By Marcus Holland of FinancialTrading.com

NEW YORK ( TheStreet) -- It's no surprise that SPDR Gold Shares ( GLD) rose 1.3% last week in response to news about the German and Japanese central banks.

After all, gold prices have been rising for more than five years as Federal Reserve Chairman Ben Bernanke and other central bankers around the world have responded to The Great Recession with inflationary monetary measures.

I am expecting the GLD exchange-traded fund to continue surging in the long term due to these policies. Overall, the world's central banks increased the holdings of gold in 2012 by 17% to 536 metric tons. In addition to reducing the supply of gold, central bankers have greatly increased the amounts of fiat currencies.

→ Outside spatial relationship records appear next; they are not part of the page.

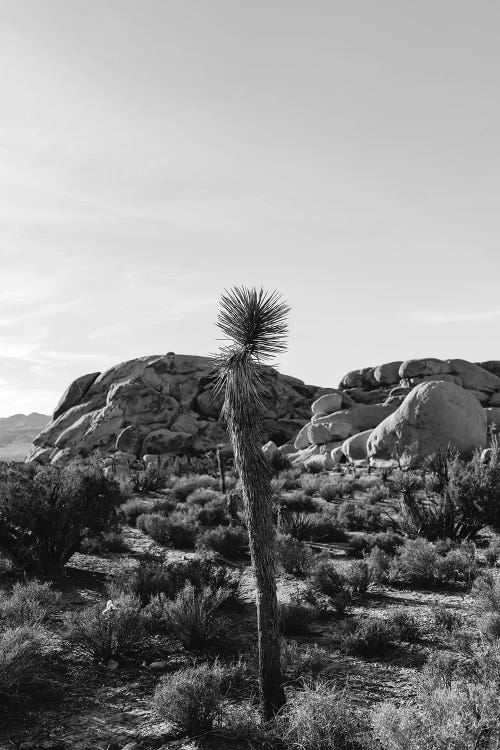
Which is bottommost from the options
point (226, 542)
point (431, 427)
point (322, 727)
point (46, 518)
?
point (322, 727)

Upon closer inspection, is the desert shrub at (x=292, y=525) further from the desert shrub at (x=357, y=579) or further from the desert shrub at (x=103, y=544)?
the desert shrub at (x=357, y=579)

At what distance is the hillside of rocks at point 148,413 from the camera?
43.1 metres

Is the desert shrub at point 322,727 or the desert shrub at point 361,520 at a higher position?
the desert shrub at point 361,520

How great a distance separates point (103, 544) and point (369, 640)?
8914 mm

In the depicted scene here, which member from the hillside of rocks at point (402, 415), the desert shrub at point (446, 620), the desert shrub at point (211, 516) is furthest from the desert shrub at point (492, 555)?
the hillside of rocks at point (402, 415)

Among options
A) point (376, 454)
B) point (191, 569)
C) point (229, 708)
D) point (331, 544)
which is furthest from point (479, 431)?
point (229, 708)

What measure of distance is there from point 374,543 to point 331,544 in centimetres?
156

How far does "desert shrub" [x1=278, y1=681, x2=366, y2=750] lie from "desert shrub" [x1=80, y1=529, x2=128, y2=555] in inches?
394

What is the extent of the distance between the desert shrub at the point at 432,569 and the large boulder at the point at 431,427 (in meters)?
15.2

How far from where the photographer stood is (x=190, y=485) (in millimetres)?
25844

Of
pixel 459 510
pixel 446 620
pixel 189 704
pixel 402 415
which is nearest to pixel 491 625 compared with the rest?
pixel 446 620

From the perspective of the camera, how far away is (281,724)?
6.10 meters

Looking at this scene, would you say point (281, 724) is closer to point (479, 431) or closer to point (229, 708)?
point (229, 708)

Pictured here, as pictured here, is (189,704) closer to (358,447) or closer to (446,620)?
(446,620)
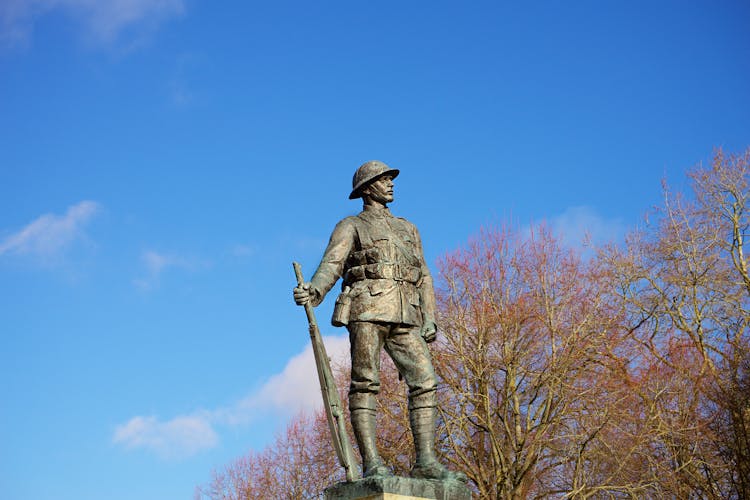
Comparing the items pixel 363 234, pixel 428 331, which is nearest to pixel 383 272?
pixel 363 234

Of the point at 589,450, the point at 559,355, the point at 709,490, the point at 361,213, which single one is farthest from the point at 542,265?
the point at 361,213

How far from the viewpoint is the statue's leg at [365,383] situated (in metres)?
7.11

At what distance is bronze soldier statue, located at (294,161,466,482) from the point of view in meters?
7.16

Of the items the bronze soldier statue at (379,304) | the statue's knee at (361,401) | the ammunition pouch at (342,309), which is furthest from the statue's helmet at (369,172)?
the statue's knee at (361,401)

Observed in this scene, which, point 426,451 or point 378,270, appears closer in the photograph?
point 426,451

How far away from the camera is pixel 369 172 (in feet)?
25.7

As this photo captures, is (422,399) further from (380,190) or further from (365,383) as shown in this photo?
(380,190)

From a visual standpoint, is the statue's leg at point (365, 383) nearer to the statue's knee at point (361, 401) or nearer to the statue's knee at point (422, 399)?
the statue's knee at point (361, 401)

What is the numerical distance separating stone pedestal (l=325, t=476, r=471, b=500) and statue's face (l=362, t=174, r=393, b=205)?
99.4 inches

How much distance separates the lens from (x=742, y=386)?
24328 mm

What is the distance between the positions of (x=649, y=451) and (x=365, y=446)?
18.6 meters

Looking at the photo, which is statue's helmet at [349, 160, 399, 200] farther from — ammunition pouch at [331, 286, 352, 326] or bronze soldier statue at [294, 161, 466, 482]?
ammunition pouch at [331, 286, 352, 326]

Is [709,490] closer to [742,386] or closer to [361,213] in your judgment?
[742,386]

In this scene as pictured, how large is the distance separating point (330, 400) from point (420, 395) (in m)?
0.76
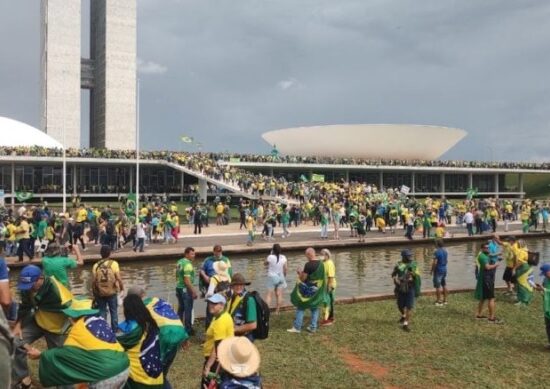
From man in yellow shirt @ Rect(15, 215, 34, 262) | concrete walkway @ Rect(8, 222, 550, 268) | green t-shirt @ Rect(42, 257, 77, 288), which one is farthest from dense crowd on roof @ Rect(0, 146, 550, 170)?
green t-shirt @ Rect(42, 257, 77, 288)

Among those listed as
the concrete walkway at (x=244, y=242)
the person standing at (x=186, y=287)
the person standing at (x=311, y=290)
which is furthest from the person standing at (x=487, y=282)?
the concrete walkway at (x=244, y=242)

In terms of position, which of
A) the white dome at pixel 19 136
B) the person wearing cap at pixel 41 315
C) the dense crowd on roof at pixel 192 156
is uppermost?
the white dome at pixel 19 136

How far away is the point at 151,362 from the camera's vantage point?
437 cm

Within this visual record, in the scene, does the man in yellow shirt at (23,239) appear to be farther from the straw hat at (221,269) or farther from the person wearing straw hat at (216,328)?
the person wearing straw hat at (216,328)

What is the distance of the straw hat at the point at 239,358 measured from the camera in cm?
417

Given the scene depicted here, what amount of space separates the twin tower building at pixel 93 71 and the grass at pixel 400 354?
233 ft

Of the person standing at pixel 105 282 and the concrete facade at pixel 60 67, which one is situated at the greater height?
the concrete facade at pixel 60 67

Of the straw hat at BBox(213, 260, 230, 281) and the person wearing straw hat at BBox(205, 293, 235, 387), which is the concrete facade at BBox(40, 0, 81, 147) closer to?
the straw hat at BBox(213, 260, 230, 281)

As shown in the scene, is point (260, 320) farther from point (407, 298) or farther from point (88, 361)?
point (407, 298)

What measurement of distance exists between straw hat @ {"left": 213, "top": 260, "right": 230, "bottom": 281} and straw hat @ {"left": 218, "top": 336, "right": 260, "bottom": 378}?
372 cm

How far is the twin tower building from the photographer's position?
74.0 meters

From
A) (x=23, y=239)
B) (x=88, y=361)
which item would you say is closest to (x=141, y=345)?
(x=88, y=361)

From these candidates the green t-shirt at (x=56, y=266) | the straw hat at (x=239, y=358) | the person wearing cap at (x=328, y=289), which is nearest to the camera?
the straw hat at (x=239, y=358)

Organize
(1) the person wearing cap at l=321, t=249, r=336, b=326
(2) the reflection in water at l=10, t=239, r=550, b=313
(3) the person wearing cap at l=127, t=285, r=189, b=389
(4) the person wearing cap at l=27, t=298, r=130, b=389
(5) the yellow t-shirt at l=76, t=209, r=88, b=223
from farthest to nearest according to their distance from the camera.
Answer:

No mystery as to what happens next: Gold should continue to increase from basic supply and demand factors. (For more on gold and gold prices, see FinancialTrading.com.)

It turns out this was the biggest addition to government stockpiles of gold in 48 years. It was also the first time in decades that central banks were net buyers of the yellow metal. In 2013, analysts estimate another 280 tons of gold will be purchased by central banks in just the first six months. This is a nice heads-up to traders from central banks that they will be buying large through July.

The most recent gift to precious metals speculators on how to bet was from Germany's central bank, the Bundesbank. It recently announced that it would be bringing gold home from the Federal Reserve Bank in New York. Eventually, the Bundesbank wants half of Germany's gold back home, a big jump from the present amount of 31%. That means 300 tons of gold from New York and 374 tons from Paris will be embarking on a one-way journey to vaults in Frankfurt.

Across the pond, newly released transcripts from Federal Reserve reactions to the exacerbating global economic crisis in 2007 were unsettling. U.S. officials such as Bernanke and Tim Geithner, then the president of the Federal Reserve Bank of New York, grossly underestimated the severity of the looming financial crisis.

In May of 2007, Bernanke declared that there were "good fundamental reasons to think that growth will be moderate," as The Wall Street Journal reported recently. By the end of 2008, the Federal Reserve was on a massive stimulus campaign to rescue the global economy with the first waves of trillions of dollars of asset purchases and the lowering of short-term interest rates to near zero. That also led to the surge in gold that continues today.